Los motivos de la comedia se entremezclan con un ritmo muy bien encadenado: las visitas de Latón, a quien ya era hora de que alguien pensara alguna vez en dar con la puerta en las narices, las excusas del perezoso marmolista (siempre demasiado ocupado para pasarse por el castillo a cumplir el encargo, pero dispuesto a hacerlo como miembro de una banda musical de aficionados), las ocupaciones botánicas de Tornasol, galante piropeador de damas y grandes pintoras, los estragos de la prensa, la torpeza de nuestros queridos detectives, y todo ello aderezado, en una medida muy justa y cuidada, con una intriga – o falsa intriga – que se insinúa (los intrusos en el parque del castillo, los pasos en el desván y bajo la ventana de la Castafiore), se desata (el “audaz robo” durante el apagón, la huida del misterioso fotógrafo a quien nadie conocía), se rectifica (la falsa alarma precedida de tantos indicios razonables), se vuelve a insinuar por otro camino (con la desaparición de las tijeritas doradas de la pobre Irma) y se redefine en términos más modestos, más concretos (no todas las joyas desaparecen, sólo la más famosa de ellas). Hergé siembra pistas falsas, dosifica el relato, nos da sobre la marcha un curso de prestidigitación a velocidad real, dejando al descubierto primeramente los mecanismos de la creación de sospecha cuando se revela que no condujeron a una amenaza real (los intrusos eran simples
paparazzi de
Tempo di Roma, el robo nunca existió, los Hernández y Fernández se hacen portavoces de la irritación o decepción que pudieran sentir los lectores por haber sido engañados). Pero, al fin y al cabo, pensamos, pensé yo la primera vez que leí el álbum, una aventura de Tintín no se dibuja “porque sí”, o “para nada”: en ella siempre “pasa algo”, y “los malos” tienen que estar por alguna parte, preparando sus astucias. Pues no. Esta vez, no. Prende la intriga la segunda vez, con la desaparición de la esmeralda: “el lector convencional” se arrellana en su asiento, visiblemente satisfecho, sorprendido por la cantidad de páginas transcurridas hasta que “empieza el tomate” pero dispuesto a disfrutar de lo que parece el arranque, un poco retrasado, de “la verdadera aventura”. Para Hernández y Fernández, portavoces de un sector del público lector, la sospecha debe recaer inmediatamente sobre los gitanos, y Hergé tiene la genialidad de hacer que justo en ese momento éstos hayan abandonado el campamento y se hayan hecho al camino de nuevo.
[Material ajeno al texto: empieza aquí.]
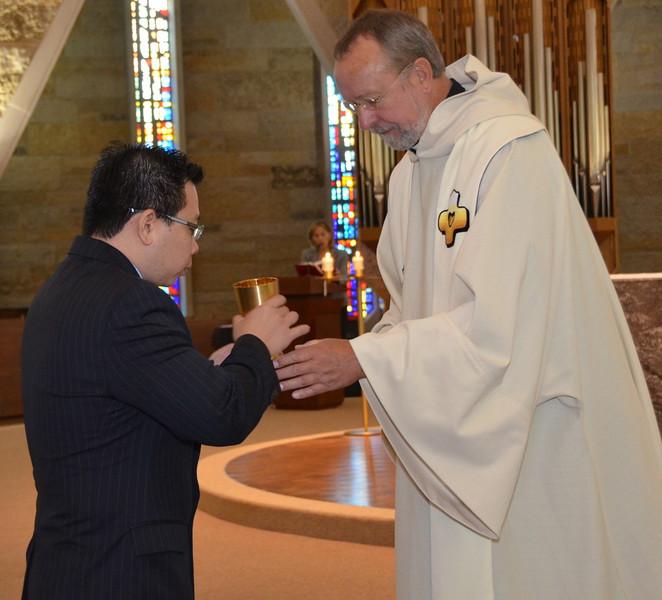 Fr. Byron Haaland shares the cup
Las sospechas de Tintín, menos tópicas, recaerán un momento sobre el sufrido pianista, pero también esa parece una pista falsa (por lo demás, nuestra experiencia con el ingeniero Wolff nos enseñó a desconfiar de un jugador, presa fácil de turbios manejos e intereses ocultos…, pero no, esta vez se trata verdaderamente de una pista falsa, Igor Wagner es inocente). Una larga y penosa investigación se resume en una emisión de TV, deliciosamente coloreada, con paleta surrealista, por el ingenioso Tornasol (ni que decir tiene, que esta secuencia televisiva es mucho más hábil y entretenida que aquella otra que sirve de epílogo a
Vuelo). Finalmente, la Castafiore se va, la rutina regresa a Moulinsart, y por una rara “experiencia ajá” (
insight, llaman a esto en inglés), las piezas del puzzle encajan como por encanto en la cabeza de nuestro héroe, que toma la iniciativa y recupera la esmeralda. Final feliz. Recuerdo que de niño me divirtió bastante este álbum, y me sentí muy a gusto, pero al terminar no pude evitar pasar la vista por las portadas en miniatura de la sobrecubierta y me dije: “¡qué raro es esto de Tintín! ¡unas veces se salva un reino, otras se conquista la luna… y ahora no ha pasado nada!” ¿Me sentí burlado? No. Simplemente, muy sorprendido. Acepté la libertad del creador, del autor. Y creí que Joyas era sólo un descanso, un divertimento, una obra menor. Mis preferencias se orientaron hacia otros álbumes, allí donde había “verdaderas aventuras”, donde “pasaban cosas”. Y poco tiempo después, cuando leí mis primeras cosillas de tintinólogos, me sorprendió mucho que se considerara
Joyas como la cima del arte de Hergé. A veces se matizaba: junto con
Tíbet. ¡Qué raro! ¿No sería mejor escoger, digamos,
Asunto, o
Stock? Pasó el tiempo: llegaron la adolescencia, la primera juventud, la segunda juventud…, comoquiera que se llame lo que vino después…, y con otras lecturas, cierta experiencia como espectador de cine y de las artes…, acabé de comprenderlo. Poner a punto una comedia tan buena es muy, muy difícil (e ingrato: se tiende a admirar más una tragedia mediocre que una excelente comedia); la variedad y el entrelazo de los motivos, la dosificación del ritmo narrativo, el sentido de sutil reflexión sobre el propio arte, la cualidad “meta-artística” o “meta-poética” de este álbum permite releerlo a muchos niveles, a la luz de enfoques muy diversos. La nostalgia de los gitanos en la noche, la sucesión implacable de las escalas (las escalas musicales, la escalinata con su peldaño y la escalera oculta tras los arbustos), el tour para tintinianos por los rincones del castillo… Es una belleza, es una locura, es un logro endiablado. Y el dibujo, muy clásico y contenido (a pesar de que se insinúan ya en él primeros planos y arrugas de expresión que anuncian posteriores derroteros “postclásicos” del arte de Hergé), los colores, sedantes, de muy buen gusto, el lenguaje exquisito y divertidísimo. ¿Quién da más? O, por preguntarlo de otra manera: ¿se nos han olvidado ya los tiempos en los que un cómic, un sencillo cómic, podía ser tanto, hacer tanto por sus lectores?